INFORMATION below:
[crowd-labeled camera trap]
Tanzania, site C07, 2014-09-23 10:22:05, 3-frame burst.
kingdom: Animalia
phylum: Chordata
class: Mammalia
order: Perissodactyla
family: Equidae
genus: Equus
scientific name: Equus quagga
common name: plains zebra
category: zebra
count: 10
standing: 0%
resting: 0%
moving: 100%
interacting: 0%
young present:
End of INFORMATION.
§ **WORK INSTRUCTIONS**: The expected answer is the lines from the one containing "standing: 0%" through the end of the material, reproduced exactly with both ends kept.

§ **ANSWER**:
standing: 0%
resting: 0%
moving: 100%
interacting: 0%
young present:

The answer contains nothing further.